Scientific classification
- Kingdom: Plantae
- Clade: Tracheophytes
- Clade: Angiosperms
- Clade: Eudicots
- Clade: Rosids
- Order: Malvales
- Family: Malvaceae
- Genus: Sidalcea
- Species: S. calycosa
- Binomial name: Sidalcea calycosa M.E.Jones

= Sidalcea calycosa =

- Genus: Sidalcea
- Species: calycosa
- Authority: M.E.Jones
- Conservation status: G5

Species of flowering plant

Sidalcea calycosa is a species of flowering plant in the mallow family known by the common names annual checkerbloom, checker mallow, and vernal pool checkerbloom.

==Distribution==
The plant is endemic to California, along the North Coast and adjacent Northern California Coast Ranges from Mendocino County to Marin County in the northern San Francisco Bay Area, and in sections of the western Sierra Nevada foothills from Butte County south into Tulare County.

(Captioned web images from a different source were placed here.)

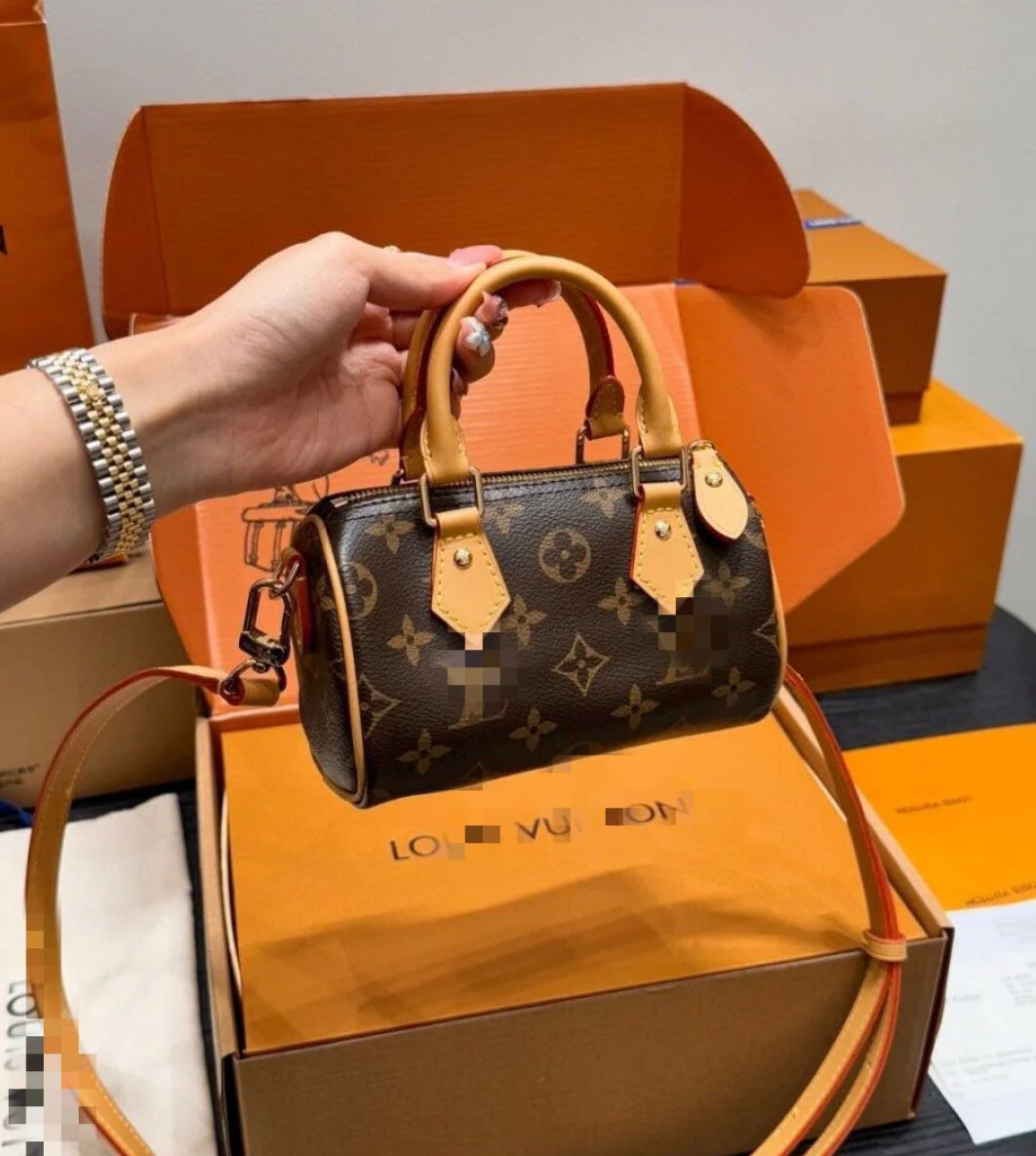 Bags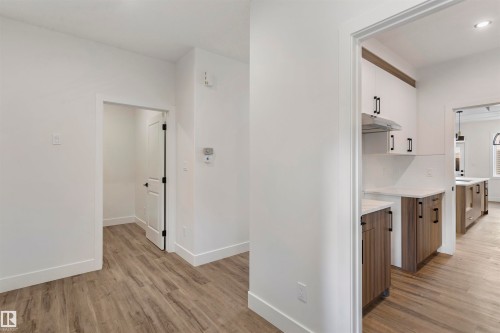 58 Meadowgrove Landing, Spruce Grove, AB - Indoor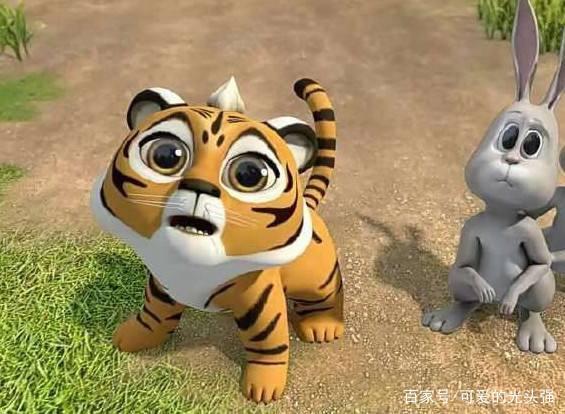 《 a target="_blank" href="/item/熊出没之探险日记/18857541" data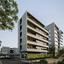 studio office for sale mesa gitonia limassol 8786263 thumbnail 16667801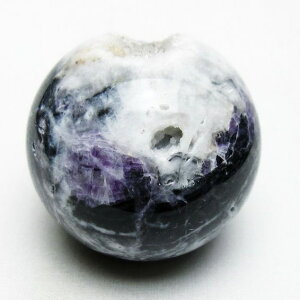 _|Cg10{5OFF^ Xt@Cg ۋ 56mm t sphalerite t[Cg XtBA Mz  WI[h _ 151-7710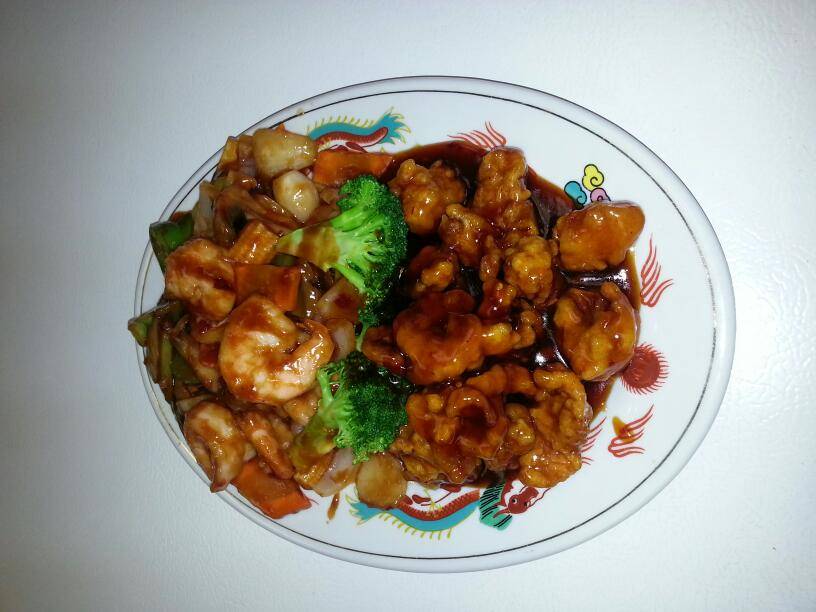 Panda | meal takeaway | 238 Ingram ave Crafton Ingram, Shp Ctr, Pittsburgh, PA 15205, USA | 4129218809 OR +1 412-921-8809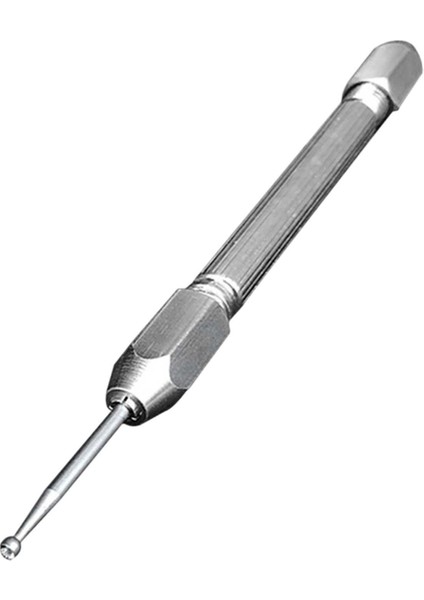 Tel Yuvarlama Metal Tel Yuvarlama Aracı Hobiler El Sanatları Için Dıy Takı Aracı 1.2mm (Yurt Dışından) modelleri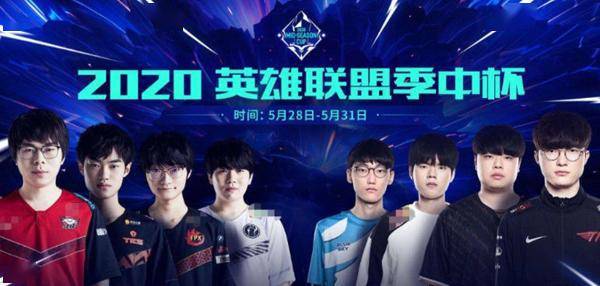 这句话表面 这句话表面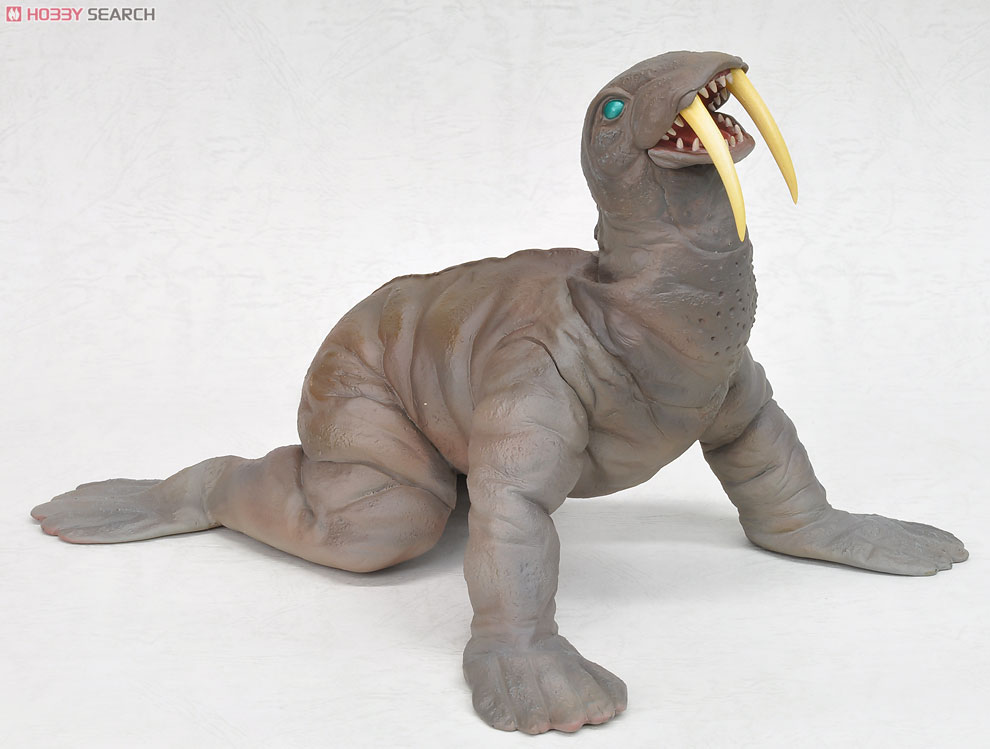 マグマ (完成品) - ホビーサーチ ロボット・特撮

It grows in wetland habitats, including marshes and vernal pools, in oak woodland and chaparral openings, grasslands, and coastal salt marsh plant communities.

==Description==
Sidalcea calycosa is a rhizomatous herb growing 30 cm to nearly 1 m tall. Despite its common name it may be annual or perennial, depending on the subspecies. The leaves have blades deeply divided into narrow linear lobes, almost divided into leaflets.

The inflorescence is a dense, showy panicle of several flowers each with five pink, purplish, or white petals up to 2.5 centimeters long. The bloom period is April through September.

===Subspecies===
The two subspecies are:
- Sidalcea calycosa ssp. calycosa — annual, blooms March to June, below 1200 m.
- Sidalcea calycosa ssp. rhizomata — Point Reyes checkerbloom, the perennial subspecies, rare and known only from a few swampy areas of the coastline below 30 m in Mendocino, Sonoma, and Marin Counties.